═══ Source excerpt ═══
Kubernetes Machine Learning Model Serving - machine-learning

Is there a suggested way to serve hundreds of machine learning models in Kubernetes?
Solutions like Kfserving seem to be more suitable for cases where there is a single trained model, or a few versions of it, and this model serves all requests. For instance a typeahead model that is universal across all users.
But is there a suggested way to serve hundreds or thousands of such models? For example, a typeahead model trained specifically on each user's data.
The most naive way to achieve something like that, would be that each typeahead serving container maintains a local cache of models in memory. But then scaling to multiple pods would be a problem because each cache is local to the pod. So each request would need to get routed to the correct pod that has loaded the model.
Also having to maintain such a registry where we know which pod has loaded which model and perform updates on model eviction seems like a lot of work.

You can use Catwalk mixed with Grab.
═══ Excerpted records ═══
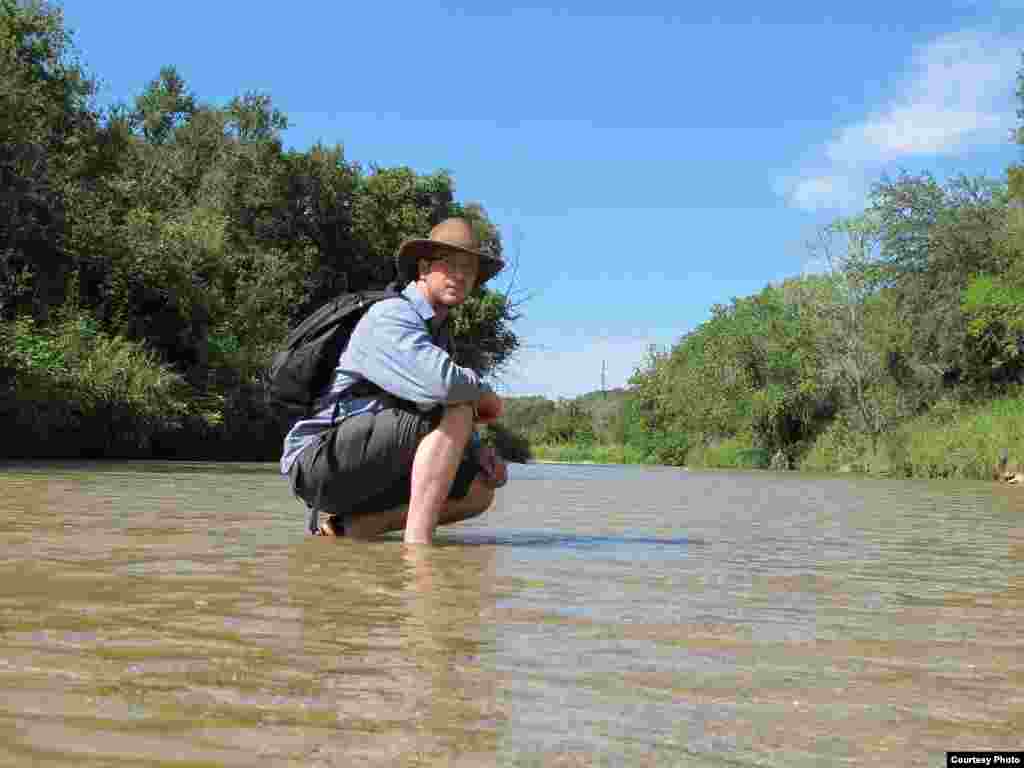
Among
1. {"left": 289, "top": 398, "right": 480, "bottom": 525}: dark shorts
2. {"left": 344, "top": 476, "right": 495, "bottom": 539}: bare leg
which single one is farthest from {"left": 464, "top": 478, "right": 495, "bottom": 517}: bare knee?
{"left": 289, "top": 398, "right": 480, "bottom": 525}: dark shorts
═══
═══ Excerpted records ═══
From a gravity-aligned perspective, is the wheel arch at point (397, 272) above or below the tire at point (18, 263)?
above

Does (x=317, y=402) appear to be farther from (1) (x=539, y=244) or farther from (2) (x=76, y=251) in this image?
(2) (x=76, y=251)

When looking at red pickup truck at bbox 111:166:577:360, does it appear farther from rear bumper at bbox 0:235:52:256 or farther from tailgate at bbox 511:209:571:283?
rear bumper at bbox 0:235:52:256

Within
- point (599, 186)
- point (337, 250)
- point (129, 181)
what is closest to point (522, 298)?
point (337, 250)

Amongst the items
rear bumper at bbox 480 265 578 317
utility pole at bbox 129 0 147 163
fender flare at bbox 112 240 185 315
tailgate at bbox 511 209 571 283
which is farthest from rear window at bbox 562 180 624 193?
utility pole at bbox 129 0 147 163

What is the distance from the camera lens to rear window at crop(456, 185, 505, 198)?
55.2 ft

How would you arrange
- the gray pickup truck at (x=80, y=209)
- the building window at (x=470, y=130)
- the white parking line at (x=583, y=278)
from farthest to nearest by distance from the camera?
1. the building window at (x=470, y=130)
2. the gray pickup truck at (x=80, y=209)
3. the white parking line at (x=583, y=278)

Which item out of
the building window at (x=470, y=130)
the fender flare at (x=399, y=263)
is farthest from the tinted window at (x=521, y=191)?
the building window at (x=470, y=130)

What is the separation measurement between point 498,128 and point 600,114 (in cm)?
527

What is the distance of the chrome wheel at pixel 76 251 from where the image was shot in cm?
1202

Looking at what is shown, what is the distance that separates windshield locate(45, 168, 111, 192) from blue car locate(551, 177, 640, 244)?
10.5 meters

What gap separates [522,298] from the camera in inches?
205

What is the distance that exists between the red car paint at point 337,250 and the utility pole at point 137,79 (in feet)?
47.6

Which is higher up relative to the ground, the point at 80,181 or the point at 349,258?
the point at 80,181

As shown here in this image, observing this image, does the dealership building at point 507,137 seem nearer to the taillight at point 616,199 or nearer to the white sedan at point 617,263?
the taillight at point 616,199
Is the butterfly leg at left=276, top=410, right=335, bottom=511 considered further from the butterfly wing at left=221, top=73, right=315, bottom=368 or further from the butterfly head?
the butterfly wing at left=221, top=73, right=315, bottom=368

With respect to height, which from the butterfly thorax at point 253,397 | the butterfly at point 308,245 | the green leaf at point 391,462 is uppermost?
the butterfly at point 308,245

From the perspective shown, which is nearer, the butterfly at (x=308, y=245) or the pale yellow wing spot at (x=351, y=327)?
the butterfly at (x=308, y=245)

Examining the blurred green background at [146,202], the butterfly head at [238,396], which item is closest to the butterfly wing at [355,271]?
═══
# Stated task A:
How would you render this sentence from the Kubernetes model-serving thread in Spanish: "Is there a suggested way to serve hundreds of machine learning models in Kubernetes?"
# Stated task B:
Could you carry on the Kubernetes model-serving thread from the point where it stops?

# Exercise answer A:
¿Existe una forma recomendada de servir cientos de modelos de aprendizaje automático en Kubernetes?

# Exercise answer B:
Grab has a tremendous amount of data that we can leverage to solve
complex problems such as fraudulent user activity, and to provide our
customers personalized experiences on our products. One of the tools
we are using to make sense of this data is machine learning (ML).
That is how Catwalk is created: an easy-to-use, self-serve, machine
learning model serving platform for everyone at Grab.
More infromation about Catwalk you can find here: Catwalk.
You can serve multiple Machine Learning models using TensorFlow and Google Cloud.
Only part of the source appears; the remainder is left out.